• WORK ORDER: What you return should be the entries, unchanged, without their pictures.

(Crawled caption data)
++++

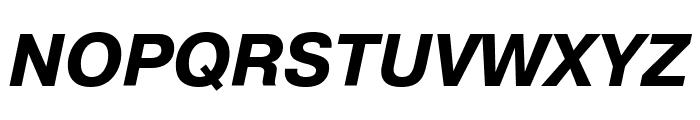 PragmaticaCTT BoldItalic Font UPPERCASE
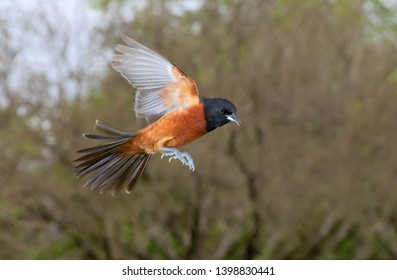 Orchard oriole (Icterus spurius) male flying, Iowa, USA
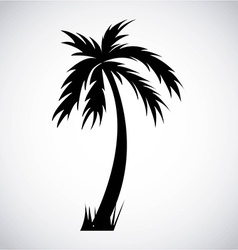 tree palm design vector image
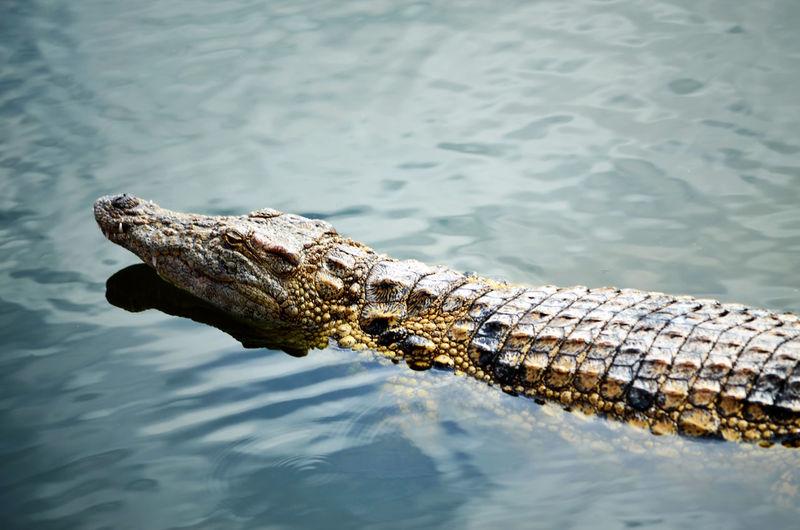 High Angle View Of Crocodile In Lake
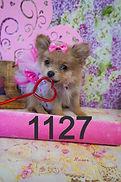 Pomeranian Puppy for sale 1127.jpg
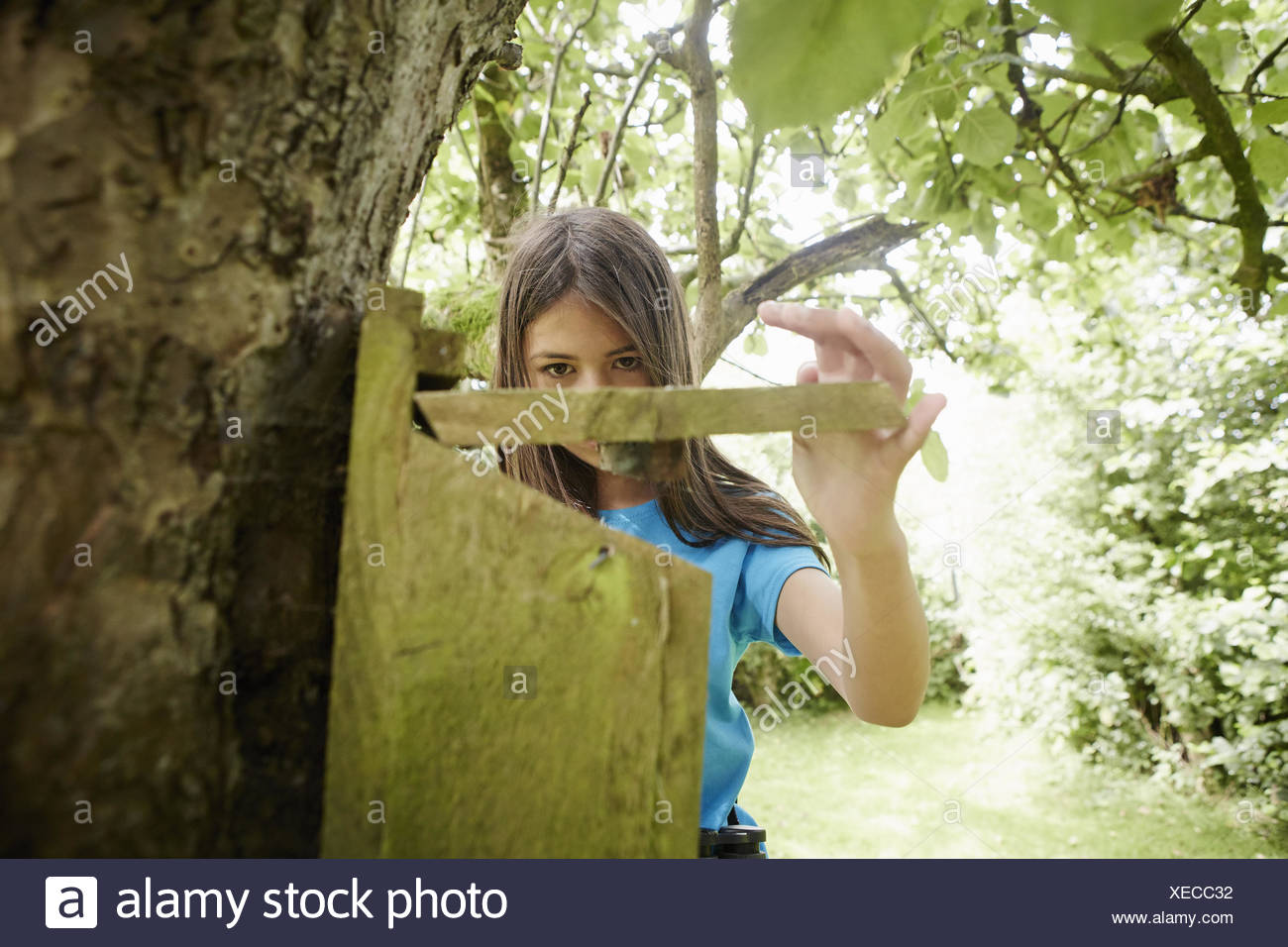 A young girl, a birdwatcher, checking a nesting box on a tree trunk. - Stock Image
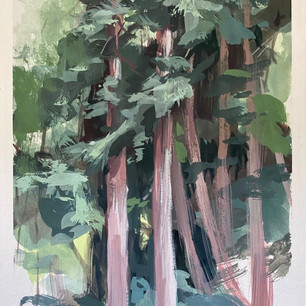 Cascade Canyon Redwoods (SOLD)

++++

• TASK RESULT:
 PragmaticaCTT BoldItalic Font UPPERCASE
 Orchard oriole (Icterus spurius) male flying, Iowa, USA
 tree palm design vector image
 High Angle View Of Crocodile In Lake
 Pomeranian Puppy for sale 1127.jpg
 A young girl, a birdwatcher, checking a nesting box on a tree trunk. - Stock Image
 Cascade Canyon Redwoods (SOLD)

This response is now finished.